Although space policy is a relatively new concern, Klein said that past strategic and military thinkers are integral to how he approaches shaping the future of space military strategy.
“I just have old ideas we’ve forgotten about and apply them in novel ways,” Klein said at the event.
To grapple with space security questions, like the pressing concerns surrounding space technology in Ukraine, Klein relies on strategic theories applied in past situations
“A lot of the questions being posed aren’t new questions in a strategic sense, we’ve been asking them for centuries if not millennia, so I try to go back before we think all of our questions and problems are new.” Klein told The Hoya.
For example, one current issue in space policy concerns space debris, the materials and waste left in space by humans. Though the issue may seem futuristic to some, the question of how nations ought to make use of shared resources and respond to shared threats is well established in the field of security strategy.
Klein explained that because many nations rely on space as a shared resource, it is necessary to examine space debris through the lens of national security.
“Everybody’s causing it. It’s a global problem. It’s affecting certain areas. Because space is shared with everybody, every issue has national security implications” Klein said.
Klein emphasized that space debris is a multidisciplinary issue with political implications, not just environmental ones.
“I think debris is one of those environmental issues that has implications on the national security front, on the climate front,,” Klein said. “It’s one of those international issues that’s not going to go away. It’s been bad, and it’s getting worse. It’s time to try to figure out a long-term solution.”
Another scholar paying attention to evolving policies on space debris at Georgetown is Professor Teasel Muir-Harmony, a historian and curator at the Smithsonian National Air and Space Muesem’s Apollo Collection who researches lunar governance and space flight.

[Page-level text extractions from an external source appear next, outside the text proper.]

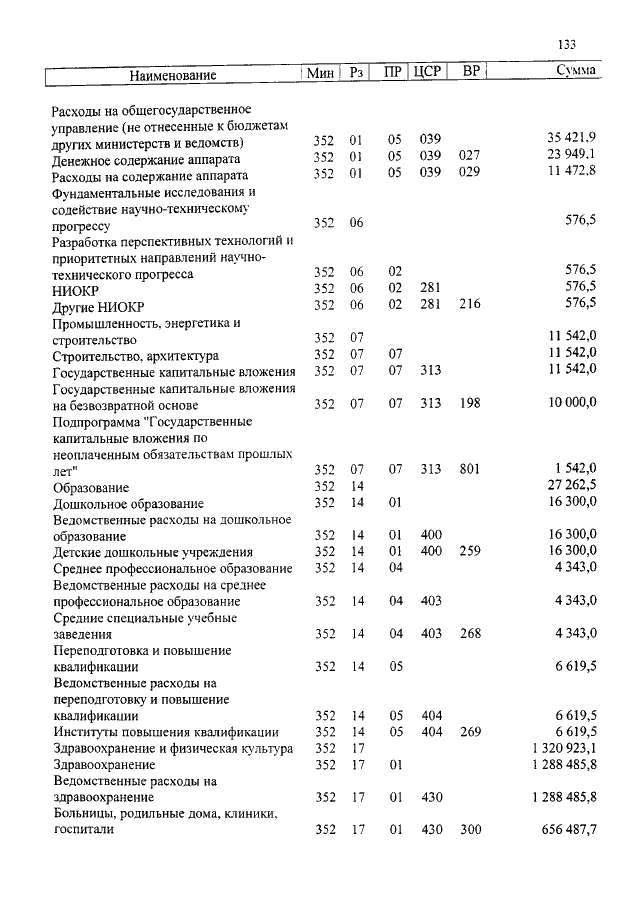 133

| Наименование | Мин | Рз | ПР | ЦСР | ВР | Сумма |
|---|---|---|---|---|---|---|
| Расходы на общегосударственное управление (не отнесенные к бюджетам других министерств и ведомств) | 352 | 01 | 05 | 039 | | 35 421,9 |
| Денежное содержание аппарата | 352 | 01 | 05 | 039 | 027 | 23 949,1 |
| Расходы на содержание аппарата | 352 | 01 | 05 | 039 | 029 | 11 472,8 |
| Фундаментальные исследования и содействие научно-техническому прогрессу | 352 | 06 | | | | 576,5 |
| Разработка перспективных технологий и приоритетных направлений научно-технического прогресса | 352 | 06 | 02 | | | 576,5 |
| НИОКР | 352 | 06 | 02 | 281 | | 576,5 |
| Другие НИОКР | 352 | 06 | 02 | 281 | 216 | 576,5 |
| Промышленность, энергетика и строительство | 352 | 07 | | | | 11 542,0 |
| Строительство, архитектура | 352 | 07 | 07 | | | 11 542,0 |
| Государственные капитальные вложения | 352 | 07 | 07 | 313 | | 11 542,0 |
| Государственные капитальные вложения на безвозвратной основе | 352 | 07 | 07 | 313 | 198 | 10 000,0 |
| Подпрограмма "Государственные капитальные вложения по неоплаченным обязательствам прошлых лет" | 352 | 07 | 07 | 313 | 801 | 1 542,0 |
| Образование | 352 | 14 | | | | 27 262,5 |
| Дошкольное образование | 352 | 14 | 01 | | | 16 300,0 |
| Ведомственные расходы на дошкольное образование | 352 | 14 | 01 | 400 | | 16 300,0 |
| Детские дошкольные учреждения | 352 | 14 | 01 | 400 | 259 | 16 300,0 |
| Среднее профессиональное образование | 352 | 14 | 04 | | | 4 343,0 |
| Ведомственные расходы на среднее профессиональное образование | 352 | 14 | 04 | 403 | | 4 343,0 |
| Средние специальные учебные заведения | 352 | 14 | 04 | 403 | 268 | 4 343,0 |
| Переподготовка и повышение квалификации | 352 | 14 | 05 | | | 6 619,5 |
| Ведомственные расходы на переподготовку и повышение квалификации | 352 | 14 | 05 | 404 | | 6 619,5 |
| Институты повышения квалификации | 352 | 14 | 05 | 404 | 269 | 6 619,5 |
| Здравоохранение и физическая культура | 352 | 17 | | | | 1 320 923,1 |
| Здравоохранение | 352 | 17 | 01 | | | 1 288 485,8 |
| Ведомственные расходы на здравоохранение | 352 | 17 | 01 | 430 | | 1 288 485,8 |
| Больницы, родильные дома, клиники, госпитали | 352 | 17 | 01 | 430 | 300 | 656 487,7 |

“The issue of orbital debris and who’s responsible for that is a question in space law that’s getting more attention, and then also engineers are working on how to deal with it and how to clean up space,” Muir-Harmony told The Hoya. “So this is going to be an interesting topic moving forward that intersects both with policy, and also with engineering, and perhaps other fields as well.”
Klein describes that while this issue is inherently interdisciplinary, the essence of tackling any issue in space has an important impact on his work in space security.
“It’s a global problem. It’s affecting certain areas. Because space is shared with everybody, every issue has national security implications,” Klein told The Hoya.
As Klien approaches these complex questions, from cyberwarfare to the environment and the impact of space warfare, he hopes to contribute to academic thought and guide the concrete next steps in the policy space.
“Trying to make sense of what we are seeing today, I try to write about things that are scholarly, but if you don’t have a practical solution it’s kind of meaningless,” Klein said. “Can the enduring work on strategy provide solutions to what we see today?”